— DOCUMENT —
% \documentclass{uai2023} % for initial submission
\documentclass[accepted]{uai2023} % after acceptance, for a revised
                                    % version; also before submission to
                                    % see how the non-anonymous paper
                                    % would look like

%% There is a class option to choose the math font
% \documentclass[mathfont=ptmx]{uai2023} % ptmx math instead of Computer
% Modern (has noticable issues)
% \documentclass[mathfont=newtx]{uai2023} % newtx fonts (improves upon
 % ptmx; less tested, no support)
% NOTE: Only keep *one* line above as appropriate, as it will be replaced
%       automatically for papers to be published. Do not make any other
%       change above this note for an accepted version.

%% Choose your variant of English; be consistent
\usepackage[american]{babel}
% \usepackage[british]{babel}

%% Some suggested packages, as needed:
\usepackage{natbib} % has a nice set of citation styles and commands
    \bibliographystyle{plainnat}
    \renewcommand{\bibsection}{\subsubsection*{References}}
\usepackage{mathtools} % amsmath with fixes and additions
% \usepackage{siunitx} % for proper typesetting of numbers and units
\usepackage{booktabs} % commands to create good-looking tables
\usepackage{tikz} % nice language for creating drawings and diagrams

% for cross referencing the main text
% PLEASE ONLY USE xr IN THE SUPPLEMENTARY MATERIAL. 
% In the main paper, hard code any cross-reference to the supplementary material. 
\usepackage{xr} 

\usepackage{algorithm}
\usepackage{algorithmic}
\usepackage[algo2e, ruled, vlined]{algorithm2e}
\usepackage{colortbl}
\usepackage{amsthm}
\usepackage{subfigure}
\input{math_commands.tex}


%% Provided macros
% \smaller: Because the class footnote size is essentially LaTeX's \small,
%           redefining \footnotesize, we provide the original \footnotesize
%           using this macro.

— DATA EXTRACT —

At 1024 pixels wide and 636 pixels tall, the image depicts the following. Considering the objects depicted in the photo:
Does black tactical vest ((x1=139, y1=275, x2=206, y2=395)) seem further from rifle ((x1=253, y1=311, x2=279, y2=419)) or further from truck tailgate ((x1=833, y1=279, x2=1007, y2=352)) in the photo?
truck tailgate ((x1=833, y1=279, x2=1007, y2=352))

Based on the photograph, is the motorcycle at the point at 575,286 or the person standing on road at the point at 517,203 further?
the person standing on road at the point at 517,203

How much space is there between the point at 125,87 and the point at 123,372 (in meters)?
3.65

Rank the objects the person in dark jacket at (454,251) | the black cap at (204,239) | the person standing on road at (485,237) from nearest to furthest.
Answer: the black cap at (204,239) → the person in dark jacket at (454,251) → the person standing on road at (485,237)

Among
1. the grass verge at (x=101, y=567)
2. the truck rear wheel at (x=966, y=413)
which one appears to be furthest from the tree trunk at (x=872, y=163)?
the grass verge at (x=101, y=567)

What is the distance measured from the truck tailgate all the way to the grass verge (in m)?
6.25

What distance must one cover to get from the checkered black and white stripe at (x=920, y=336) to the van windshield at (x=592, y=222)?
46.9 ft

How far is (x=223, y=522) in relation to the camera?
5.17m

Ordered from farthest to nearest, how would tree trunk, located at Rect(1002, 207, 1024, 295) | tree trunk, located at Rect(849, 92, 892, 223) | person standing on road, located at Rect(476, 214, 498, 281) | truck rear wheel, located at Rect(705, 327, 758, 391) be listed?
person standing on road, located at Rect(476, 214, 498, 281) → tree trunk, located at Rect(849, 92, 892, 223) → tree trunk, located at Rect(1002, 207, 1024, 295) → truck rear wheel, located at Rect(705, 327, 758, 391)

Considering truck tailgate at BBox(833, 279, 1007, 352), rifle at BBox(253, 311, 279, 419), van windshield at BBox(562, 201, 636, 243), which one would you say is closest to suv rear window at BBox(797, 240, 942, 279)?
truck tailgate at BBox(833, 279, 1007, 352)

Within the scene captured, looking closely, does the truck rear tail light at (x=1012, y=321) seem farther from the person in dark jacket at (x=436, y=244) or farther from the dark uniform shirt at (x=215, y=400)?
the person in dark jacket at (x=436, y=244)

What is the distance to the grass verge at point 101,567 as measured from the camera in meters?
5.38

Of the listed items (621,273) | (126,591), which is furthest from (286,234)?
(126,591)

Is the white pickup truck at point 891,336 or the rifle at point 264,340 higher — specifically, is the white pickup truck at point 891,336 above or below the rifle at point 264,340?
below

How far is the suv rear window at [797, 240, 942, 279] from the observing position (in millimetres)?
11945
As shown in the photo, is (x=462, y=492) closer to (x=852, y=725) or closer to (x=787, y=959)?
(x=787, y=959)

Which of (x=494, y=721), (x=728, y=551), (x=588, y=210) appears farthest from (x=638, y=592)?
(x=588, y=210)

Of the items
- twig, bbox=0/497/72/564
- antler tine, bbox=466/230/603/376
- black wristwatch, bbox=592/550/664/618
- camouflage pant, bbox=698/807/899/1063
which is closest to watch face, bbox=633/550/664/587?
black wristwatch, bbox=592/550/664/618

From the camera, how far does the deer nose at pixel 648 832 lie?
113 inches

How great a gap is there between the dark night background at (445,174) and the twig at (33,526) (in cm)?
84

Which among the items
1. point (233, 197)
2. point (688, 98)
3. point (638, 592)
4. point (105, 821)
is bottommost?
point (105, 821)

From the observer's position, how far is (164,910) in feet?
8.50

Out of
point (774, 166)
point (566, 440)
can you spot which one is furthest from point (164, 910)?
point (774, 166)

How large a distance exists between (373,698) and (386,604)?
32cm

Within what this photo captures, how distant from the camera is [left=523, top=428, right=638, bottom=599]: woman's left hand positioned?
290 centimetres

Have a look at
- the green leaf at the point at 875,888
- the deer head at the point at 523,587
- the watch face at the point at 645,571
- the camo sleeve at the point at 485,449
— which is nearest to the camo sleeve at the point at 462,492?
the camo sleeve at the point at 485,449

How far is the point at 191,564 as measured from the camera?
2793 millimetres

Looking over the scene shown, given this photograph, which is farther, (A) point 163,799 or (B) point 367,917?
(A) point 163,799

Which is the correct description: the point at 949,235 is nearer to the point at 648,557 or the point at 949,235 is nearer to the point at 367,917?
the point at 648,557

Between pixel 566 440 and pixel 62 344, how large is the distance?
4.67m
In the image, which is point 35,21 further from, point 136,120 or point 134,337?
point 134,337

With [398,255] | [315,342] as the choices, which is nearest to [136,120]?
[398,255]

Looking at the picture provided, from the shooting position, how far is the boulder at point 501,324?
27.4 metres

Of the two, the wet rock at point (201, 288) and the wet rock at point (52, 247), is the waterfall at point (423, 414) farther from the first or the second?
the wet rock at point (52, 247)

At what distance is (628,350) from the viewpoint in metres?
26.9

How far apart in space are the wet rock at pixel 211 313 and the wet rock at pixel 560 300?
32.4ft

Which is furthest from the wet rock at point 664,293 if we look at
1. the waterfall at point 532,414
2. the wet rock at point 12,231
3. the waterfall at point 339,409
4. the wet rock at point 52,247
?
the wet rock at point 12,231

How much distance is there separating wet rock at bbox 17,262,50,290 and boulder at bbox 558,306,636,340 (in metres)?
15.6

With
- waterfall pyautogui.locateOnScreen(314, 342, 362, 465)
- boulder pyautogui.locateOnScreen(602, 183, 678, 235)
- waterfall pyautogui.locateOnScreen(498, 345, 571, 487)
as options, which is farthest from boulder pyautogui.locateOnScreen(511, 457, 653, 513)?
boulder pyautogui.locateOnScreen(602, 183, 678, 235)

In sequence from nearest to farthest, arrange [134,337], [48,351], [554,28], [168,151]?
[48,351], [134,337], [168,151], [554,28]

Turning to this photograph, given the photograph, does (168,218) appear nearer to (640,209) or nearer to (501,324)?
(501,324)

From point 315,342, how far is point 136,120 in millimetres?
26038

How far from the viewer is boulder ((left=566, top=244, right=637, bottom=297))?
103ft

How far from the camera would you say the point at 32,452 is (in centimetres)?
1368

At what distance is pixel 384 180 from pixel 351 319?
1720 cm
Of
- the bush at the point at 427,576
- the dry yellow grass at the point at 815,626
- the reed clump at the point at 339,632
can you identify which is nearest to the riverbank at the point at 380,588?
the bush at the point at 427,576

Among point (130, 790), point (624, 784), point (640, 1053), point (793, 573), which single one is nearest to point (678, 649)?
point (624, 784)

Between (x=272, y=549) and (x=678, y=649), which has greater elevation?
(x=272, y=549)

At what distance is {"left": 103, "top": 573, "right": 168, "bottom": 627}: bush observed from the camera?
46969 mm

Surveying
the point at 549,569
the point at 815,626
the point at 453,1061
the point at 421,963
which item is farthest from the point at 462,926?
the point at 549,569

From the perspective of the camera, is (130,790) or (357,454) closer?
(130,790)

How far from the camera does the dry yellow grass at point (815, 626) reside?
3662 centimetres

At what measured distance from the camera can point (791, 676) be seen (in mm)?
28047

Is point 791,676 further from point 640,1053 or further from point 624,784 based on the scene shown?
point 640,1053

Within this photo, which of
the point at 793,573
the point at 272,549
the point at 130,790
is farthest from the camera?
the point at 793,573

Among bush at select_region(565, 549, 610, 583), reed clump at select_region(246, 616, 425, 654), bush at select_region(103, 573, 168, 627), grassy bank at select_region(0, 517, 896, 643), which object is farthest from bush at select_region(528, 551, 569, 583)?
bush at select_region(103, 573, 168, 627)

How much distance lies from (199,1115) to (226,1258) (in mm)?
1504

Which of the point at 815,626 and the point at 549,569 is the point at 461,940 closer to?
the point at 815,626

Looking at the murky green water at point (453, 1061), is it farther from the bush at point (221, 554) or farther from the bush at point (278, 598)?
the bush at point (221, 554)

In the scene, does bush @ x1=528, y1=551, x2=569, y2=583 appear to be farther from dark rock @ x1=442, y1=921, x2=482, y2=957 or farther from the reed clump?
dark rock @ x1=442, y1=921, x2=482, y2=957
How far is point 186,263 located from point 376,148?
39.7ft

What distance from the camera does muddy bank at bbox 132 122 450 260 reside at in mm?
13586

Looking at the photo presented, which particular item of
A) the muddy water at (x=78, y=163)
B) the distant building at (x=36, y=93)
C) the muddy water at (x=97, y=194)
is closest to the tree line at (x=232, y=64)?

— TASK —
Write the next lines of the UAI 2023 LaTeX preamble, picking up after its last comment line.

— EXERCISE ANSWER —
%           (Use only sparingly, e.g., in drawings, as it is quite small.)

%% Self-defined macros
\newcommand{\swap}[3][-]{#3#1#2} % just an example

\let\oldnl\nl
\newcommand{\nonl}{\renewcommand{\nl}{\let\nl\oldnl}}


\title{Vacant Holes for Unsupervised Detection of the Outliers in \\ Compact Latent Representation\\(Supplementary Material)}

% The standard author block has changed for UAI 2023 to provide
% more space for long author lists and allow for complex affiliations
%
% All author information is authomatically removed by the class for the
% anonymous submission version of your paper, so you can already add your
% information below.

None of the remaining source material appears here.